Policy Types Type Description BehaviorPolicy Controls agent behavior constraints ResourcePolicy Manages resource access and limits SafetyPolicy Enforces safety requirements
PolicyScope Python from agenticaiframework.guardrails import PolicyScope
PolicyScope . GLOBAL # Applies to all agents
PolicyScope . TEAM # Applies to agent team
PolicyScope . AGENT # Applies to specific agent
PolicyScope . TASK # Applies to specific task
PolicyEnforcement Python from agenticaiframework.guardrails import PolicyEnforcement
PolicyEnforcement . STRICT # Block on violation
PolicyEnforcement . WARN # Warn but allow
PolicyEnforcement . LOG # Log only
Creating Policies Python from agenticaiframework.guardrails import (
BehaviorPolicy ,
ResourcePolicy ,
SafetyPolicy ,
AgentPolicyManager ,
PolicyScope ,
PolicyEnforcement ,
agent_policy_manager
)
# Create a behavior policy
behavior_policy = BehaviorPolicy (
name = "production_behavior" ,
scope = PolicyScope . GLOBAL ,
enforcement = PolicyEnforcement . STRICT ,
max_tokens_per_response = 2000 ,
max_tool_calls_per_task = 5 ,
require_reasoning = True ,
timeout_seconds = 30
)
# Create a resource policy
resource_policy = ResourcePolicy (
name = "resource_limits" ,
scope = PolicyScope . TEAM ,
max_memory_mb = 512 ,
max_concurrent_tasks = 10 ,
allowed_external_apis = [ "openai" , "anthropic" ],
blocked_file_paths = [ "/etc" , "/var/log" ]
)
# Create a safety policy
safety_policy = SafetyPolicy (
name = "enterprise_safety" ,
scope = PolicyScope . GLOBAL ,
enforcement = PolicyEnforcement . STRICT ,
block_pii = True ,
block_secrets = True ,
content_moderation = True ,
max_risk_score = 0.3
)
# Register policies
agent_policy_manager . register_behavior_policy ( "prod" , behavior_policy )

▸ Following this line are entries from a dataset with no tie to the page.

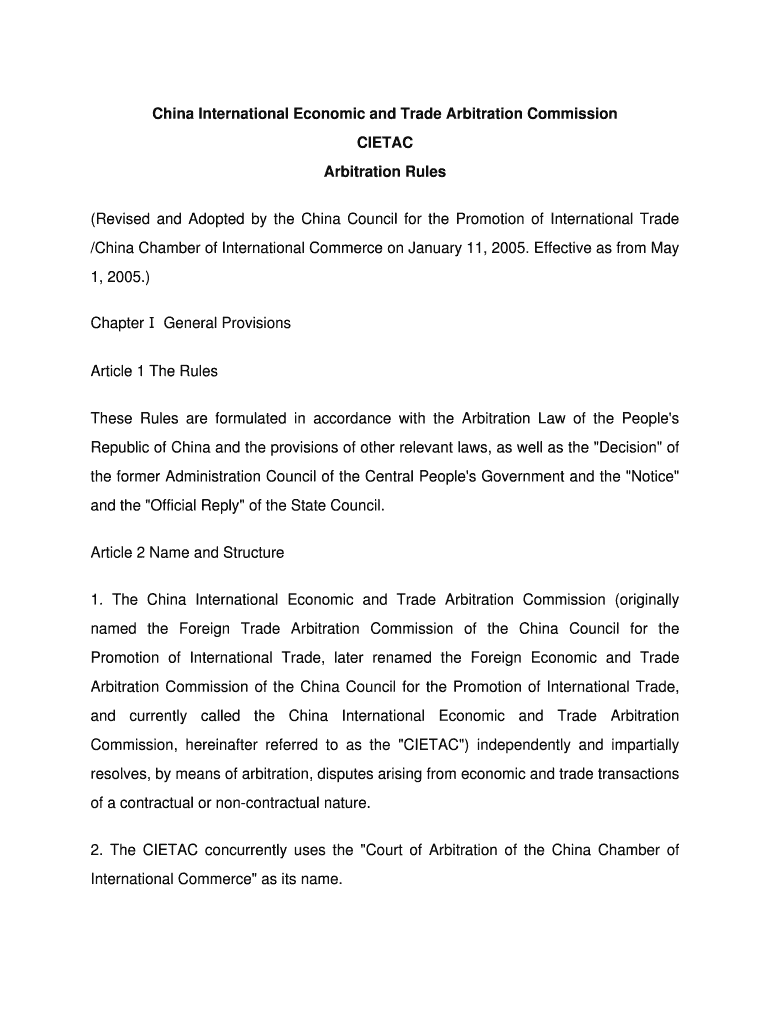 China International Economic and Trade Arbitration Commission
CIETAC
Arbitration Rules

(Revised and Adopted by the China Council for the Promotion of International Trade /China Chamber of International Commerce on January 11, 2005. Effective as from May 1, 2005.)

Chapter I General Provisions

Article 1 The Rules

These Rules are formulated in accordance with the Arbitration Law of the People's Republic of China and the provisions of other relevant laws, as well as the "Decision" of the former Administration Council of the Central People's Government and the "Notice" and the "Official Reply" of the State Council.

Article 2 Name and Structure

1. The China International Economic and Trade Arbitration Commission (originally named the Foreign Trade Arbitration Commission of the China Council for the Promotion of International Trade, later renamed the Foreign Economic and Trade Arbitration Commission of the China Council for the Promotion of International Trade, and currently called the China International Economic and Trade Arbitration Commission, hereinafter referred to as the "CIETAC") independently and impartially resolves, by means of arbitration, disputes arising from economic and trade transactions of a contractual or non-contractual nature.

2. The CIETAC concurrently uses the "Court of Arbitration of the China Chamber of International Commerce" as its name.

agent_policy_manager . register_resource_policy ( "limits" , resource_policy )
agent_policy_manager . register_safety_policy ( "enterprise" , safety_policy )
Enforcing Policies Python import logging
logger = logging . getLogger ( __name__ )
# Apply policies to an agent
agent_policy_manager . apply_policies (
agent_id = "agent-001" ,
policy_names = [ "production_behavior" , "resource_limits" , "enterprise_safety" ]
)
# Check policy compliance
compliance = agent_policy_manager . check_compliance (
agent_id = "agent-001" ,
action = "tool_call" ,
context = { "tool" : "file_read" , "path" : "/data/config.json" }
)
if not compliance . is_allowed :
logger . info ( f "Policy violation: { compliance . violated_policy } " )
logger . info ( f "Reason: { compliance . reason } " )
Guardrail Types Summary Guardrail Purpose SemanticGuardrail Topic and intent validation ContentSafetyGuardrail Toxicity, profanity, PII detection OutputFormatGuardrail Format and schema validation ChainOfThoughtGuardrail Reasoning quality validation ToolUseGuardrail Tool invocation validation PromptInjectionGuardrail Injection attack detection InputLengthGuardrail Input length validation PIIDetectionGuardrail PII detection and masking
Best Practices Combine multiple guardrails for layered protection. Regularly update blocked keywords and policies. Test guardrails with diverse datasets to ensure robustness. Log blocked outputs for auditing and improvement. Use GuardrailPipeline for chaining multiple validations. Define policies at appropriate scopes (global, team, agent, task). Start with WARN enforcement and move to STRICT after testing.